James and Melissa’s Nature Chemical Biology paper on “Creating Small Transcription Activating RNAs” (STARs) is out! As we all know, RNA is an awesome molecule that does many things across the cell. It is particularly good at regulating gene expression. However, we noticed recently that of all the things RNA does in nature, one of the things it doesn’t do (to the best of our knowledge) is activate transcription. Since we are always interested in building RNA circuits, but we only had repressors, we thought it was high time we take a look and see if we can make activators.

To make RNA transcriptional activators, James and Melissa tried two different approaches that had a common theme, which was thinking about the decisions that regulatory RNAs make in terms of logic decisions that happen on the RNA structural level. From that perspective, we could then think about inverting the decision making of an RNA transcription repressor to make an activator in terms of inverting the logic of the structural transitions that the RNA undergoes.

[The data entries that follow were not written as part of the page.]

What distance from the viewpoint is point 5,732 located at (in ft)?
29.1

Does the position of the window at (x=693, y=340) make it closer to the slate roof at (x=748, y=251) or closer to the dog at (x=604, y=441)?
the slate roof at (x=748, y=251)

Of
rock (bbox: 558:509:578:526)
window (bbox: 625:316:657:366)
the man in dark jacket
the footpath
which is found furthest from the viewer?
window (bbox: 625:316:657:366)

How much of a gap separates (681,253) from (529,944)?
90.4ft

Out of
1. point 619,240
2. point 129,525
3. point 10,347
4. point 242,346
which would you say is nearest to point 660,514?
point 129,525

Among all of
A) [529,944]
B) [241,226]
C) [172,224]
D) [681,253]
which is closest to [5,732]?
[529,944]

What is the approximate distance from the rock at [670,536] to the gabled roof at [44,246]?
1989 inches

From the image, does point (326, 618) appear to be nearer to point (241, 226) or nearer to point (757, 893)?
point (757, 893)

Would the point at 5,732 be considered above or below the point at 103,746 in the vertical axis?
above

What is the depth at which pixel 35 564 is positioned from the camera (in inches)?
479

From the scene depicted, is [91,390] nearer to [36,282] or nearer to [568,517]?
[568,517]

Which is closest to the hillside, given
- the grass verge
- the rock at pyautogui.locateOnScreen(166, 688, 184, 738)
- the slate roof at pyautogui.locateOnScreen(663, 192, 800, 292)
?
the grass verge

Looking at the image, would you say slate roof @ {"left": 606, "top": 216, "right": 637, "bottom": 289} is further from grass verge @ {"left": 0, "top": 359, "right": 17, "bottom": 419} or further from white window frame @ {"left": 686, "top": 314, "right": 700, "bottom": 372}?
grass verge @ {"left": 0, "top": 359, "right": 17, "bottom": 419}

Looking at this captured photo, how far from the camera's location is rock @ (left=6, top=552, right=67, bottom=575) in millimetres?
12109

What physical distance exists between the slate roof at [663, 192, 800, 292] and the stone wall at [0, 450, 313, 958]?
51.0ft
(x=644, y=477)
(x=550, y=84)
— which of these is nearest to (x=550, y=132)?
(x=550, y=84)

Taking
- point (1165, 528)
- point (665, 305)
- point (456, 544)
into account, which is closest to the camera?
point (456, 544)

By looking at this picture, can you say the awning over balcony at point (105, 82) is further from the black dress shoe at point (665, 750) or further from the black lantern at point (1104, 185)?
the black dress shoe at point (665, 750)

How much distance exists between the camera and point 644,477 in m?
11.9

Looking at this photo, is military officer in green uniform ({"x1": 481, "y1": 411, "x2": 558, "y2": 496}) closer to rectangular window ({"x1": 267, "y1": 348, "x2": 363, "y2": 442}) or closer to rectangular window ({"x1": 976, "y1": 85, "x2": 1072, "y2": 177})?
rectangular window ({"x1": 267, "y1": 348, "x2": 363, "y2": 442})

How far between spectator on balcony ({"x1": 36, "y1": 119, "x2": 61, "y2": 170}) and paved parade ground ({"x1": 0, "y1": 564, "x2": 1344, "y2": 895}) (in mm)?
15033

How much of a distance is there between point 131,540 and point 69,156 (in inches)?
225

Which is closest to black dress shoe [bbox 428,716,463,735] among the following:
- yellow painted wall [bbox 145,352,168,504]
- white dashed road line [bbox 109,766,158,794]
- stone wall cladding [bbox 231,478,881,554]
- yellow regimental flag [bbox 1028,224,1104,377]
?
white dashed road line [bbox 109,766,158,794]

It turns out that thinking like this helped us find an extremely simple mechanism for using RNAs to activate transcription that we now call STARs. The STAR system involves placing a special RNA sequence (called a transcriptional terminator) upstream of a target gene that acts as a blockade and prevents the cell from transcribing that gene. When the STAR is present, it removes this blockade, turning on the downstream gene by allowing transcription to take place. We showed that this mechanism is robust, and enables the construction of numerous variants, which we showed were highly orthogonal and even amenable to construction of higher order devices such as RNA-only logic gates. Finally, through characterization of STAR variants, we created design rules that capture the essence of how a STAR’s sequence effects its function, opening up the potential for larger scale de novo design of STAR regulators.

We are extremely excited about STARs for opening up a whole new gene regulatory mechanism with RNA that synthetic biologists can now use. They also work very well – with fold activations approaching 100 in some cases – helping to put RNA regulatory mechanism on strong footing with their protein counterparts!

We are excited to see where STARs go!